The latest move from regulator Ofwat comes in response to public complaints about the company's performance. In an unprecedented investigation, Ofwat is examining whether South East Water met its obligation to provide "high standards of customer service and support". The development has sent shockwaves among shareholders, who are worried about the impact on customers. NatWest Group's pension fund, which owns 25% of the company, expressed concern over the issues and vowed to influence the board to resolve them.
Despite receiving significant investment from shareholders in recent months – £200m in May and £75m in December – South East Water still faces a financial strain. The company's balance sheet was described as "over-extended" in its last annual report, highlighting the need for a more balanced regulatory settlement. However, South East Water recently asked the Competition and Markets Authority (CMA) for an 18% bill increase, which was reduced to just 4%.

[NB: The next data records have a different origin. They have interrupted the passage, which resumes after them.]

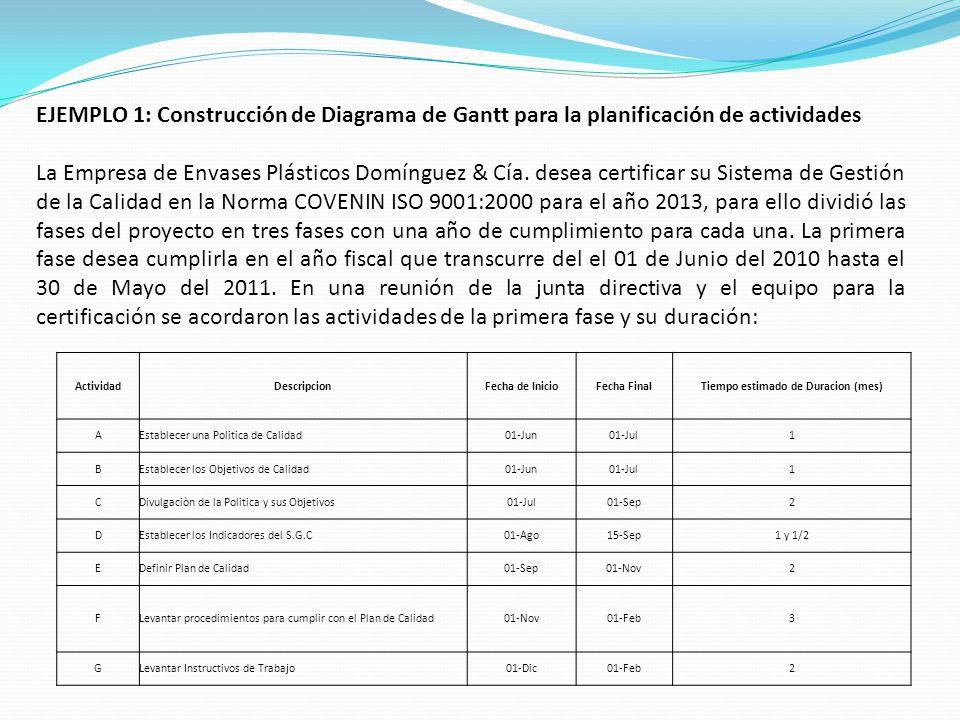 EJEMPLO 1: Construcción de Diagrama de Gantt para la planificación de actividades La Empresa de Envases Plásticos Domínguez & Cía. desea certificar su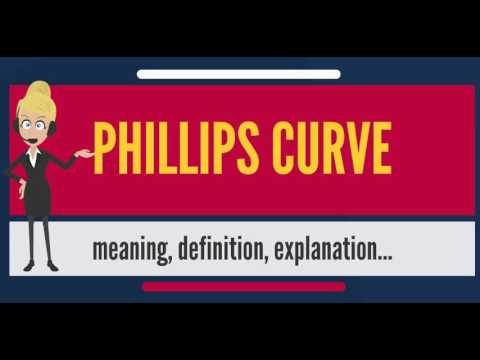 What is PHILLIPS CURVE? What does PHILLIPS CURVE mean? PHILLIPS CURVE meaning & explanation
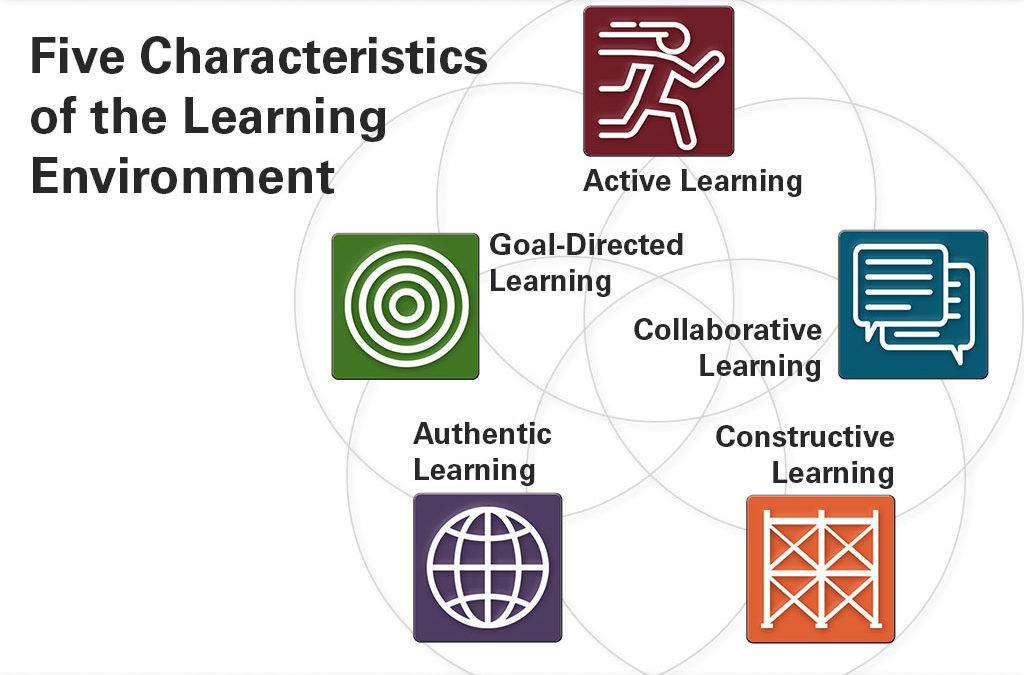 Characteristics Labeled Slide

Hinton's handling of the crisis has been widely criticized. When questioned by MPs earlier this month, he claimed that his reluctance to give interviews was due to concerns about being asked distracting questions about pay or shareholder dividends. Critics argue that Hinton needs more carrots to stay in post, particularly given the additional £50,000 "cash allowance" for work on the CMA appeal.
As South East Water's woes continue, regulator Ofwat is also conducting an engineering-related investigation into whether the company failed to develop and maintain an efficient water supply system. The outcome of this inquiry could result in significant penalties, prompting shareholders to push for a new boss as soon as possible.
The latest move from regulator Ofwat comes in response to public complaints about the company's performance. In an unprecedented investigation, Ofwat is examining whether South East Water met its obligation to provide "high standards of customer service and support". The development has sent shockwaves among shareholders, who are worried about the impact on customers. NatWest Group's pension fund, which owns 25% of the company, expressed concern over the issues and vowed to influence the board to resolve them.
Despite receiving significant investment from shareholders in recent months – £200m in May and £75m in December – South East Water still faces a financial strain. The company's balance sheet was described as "over-extended" in its last annual report, highlighting the need for a more balanced regulatory settlement. However, South East Water recently asked the Competition and Markets Authority (CMA) for an 18% bill increase, which was reduced to just 4%.
Hinton's handling of the crisis has been widely criticized. When questioned by MPs earlier this month, he claimed that his reluctance to give interviews was due to concerns about being asked distracting questions about pay or shareholder dividends. Critics argue that Hinton needs more carrots to stay in post, particularly given the additional £50,000 "cash allowance" for work on the CMA appeal.
As South East Water's woes continue, regulator Ofwat is also conducting an engineering-related investigation into whether the company failed to develop and maintain an efficient water supply system. The outcome of this inquiry could result in significant penalties, prompting shareholders to push for a new boss as soon as possible.